Today we are in the house. A house we both sacrificed a lot to recover. I'm no homeowner. I really didn't know what to do when she sprung this on me. I'm still quite baffled that my mother would buy a home and choose not to live in it. She wasn't even making money off it; she was supplementing the tenants rent to pay the mortgage. So before all of this, before the cancer and before I came - my mother was under a lot of stress. As much as I do not want to be the person controlling things - I have no choice. So I'm now a legal doppleganger of my mother. I pay her mortgage. I put contact paper in the linen closet. I hung curtains in the living room. I hacked Ikea's Summer Vegetable soup in the crock pot. I dispense her meds. I show her funny videos of cats. And now we have internet and like 1300 cable channels! She calls it "our" home. This is the first time we together outfitted one.

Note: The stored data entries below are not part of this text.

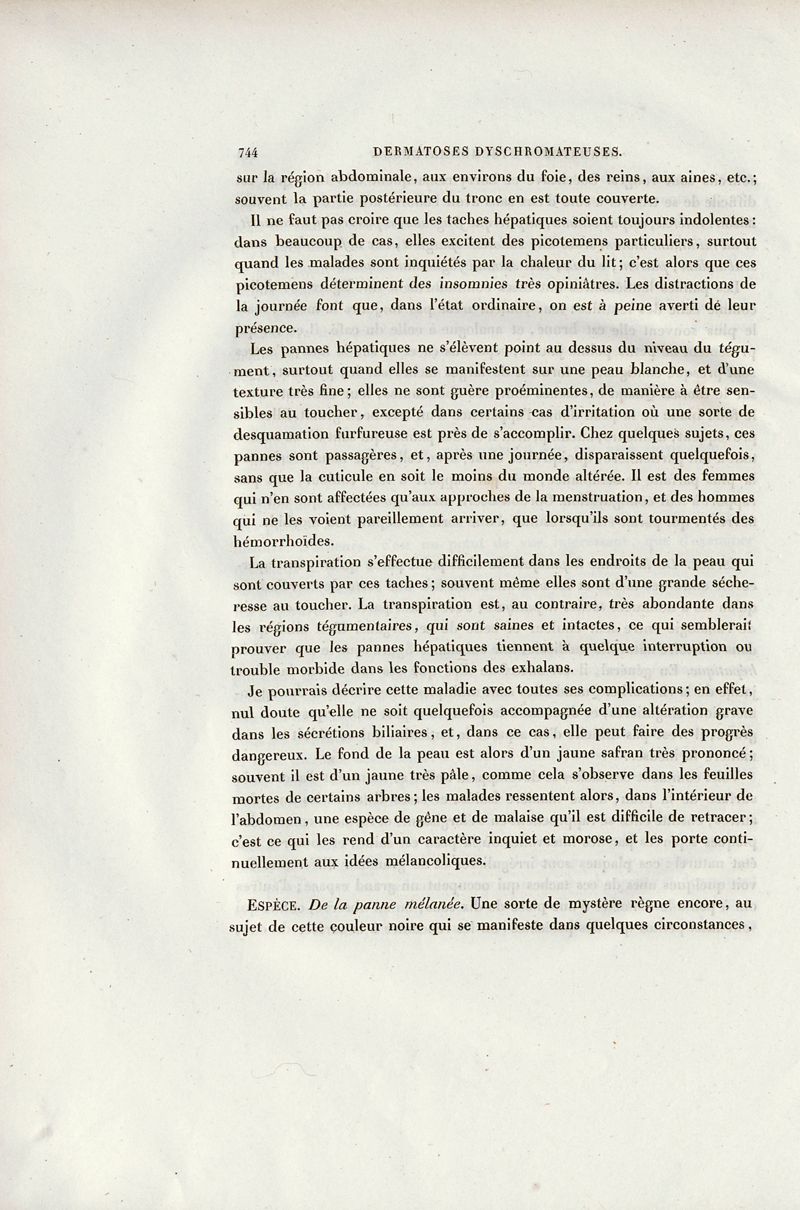 744 DERMATOSES DYSCHROMATEUSES.

sur la région abdominale, aux environs du foie, des reins, aux aines, etc.; souvent la partie postérieure du tronc en est toute couverte.

Il ne faut pas croire que les taches hépatiques soient toujours indolentes: dans beaucoup de cas, elles excitent des picotemens particuliers, surtout quand les malades sont inquiétés par la chaleur du lit; c'est alors que ces picotemens déterminent des insomnies très opiniâtres. Les distractions de la journée font que, dans l'état ordinaire, on est à peine averti de leur présence.

Les pannes hépatiques ne s'élèvent point au dessus du niveau du tégument, surtout quand elles se manifestent sur une peau blanche, et d'une texture très fine; elles ne sont guère proéminentes, de manière à être sensibles au toucher, excepté dans certains cas d'irritation où une sorte de desquamation furfureuse est près de s'accomplir. Chez quelques sujets, ces pannes sont passagères, et, après une journée, disparaissent quelquefois, sans que la cuticule en soit le moins du monde altérée. Il est des femmes qui n'en sont affectées qu'aux approches de la menstruation, et des hommes qui ne les voient pareillement arriver, que lorsqu'ils sont tourmentés des hémorrhoïdes.

La transpiration s'effectue difficilement dans les endroits de la peau qui sont couverts par ces taches; souvent même elles sont d'une grande sécheresse au toucher. La transpiration est, au contraire, très abondante dans les régions tégumentaires, qui sont saines et intactes, ce qui semblerait prouver que les pannes hépatiques tiennent à quelque interruption ou trouble morbide dans les fonctions des exhalans.

Je pourrais décrire cette maladie avec toutes ses complications; en effet, nul doute qu'elle ne soit quelquefois accompagnée d'une altération grave dans les sécrétions biliaires, et, dans ce cas, elle peut faire des progrès dangereux. Le fond de la peau est alors d'un jaune safran très prononcé; souvent il est d'un jaune très pâle, comme cela s'observe dans les feuilles mortes de certains arbres; les malades ressentent alors, dans l'intérieur de l'abdomen, une espèce de gêne et de malaise qu'il est difficile de retracer; c'est ce qui les rend d'un caractère inquiet et morose, et les porte continuellement aux idées mélancoliques.

ESPÈCE. De la panne mélanée. Une sorte de mystère règne encore, au sujet de cette couleur noire qui se manifeste dans quelques circonstances,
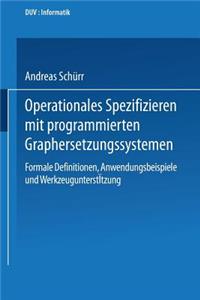 DUV : Informatik

Andreas Schürr

Operationales Spezifizieren mit programmierten Graphersetzungssystemen

Formale Definitionen, Anwendungsbeispiele und Werkzeugunterstützung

There is no celebration in it because we're here for all the wrong reasons. However, something feels right about moving on. I wish her no more stress and I'm certain she knows where my loyalties lie. I blog. She watches HGTV. We have a PET scan in April. I wish to be back to life as I once knew it in May but it all depends on that scan. For now we have March - an entire month of normalcy. Again, I did it for her. I do it all for her.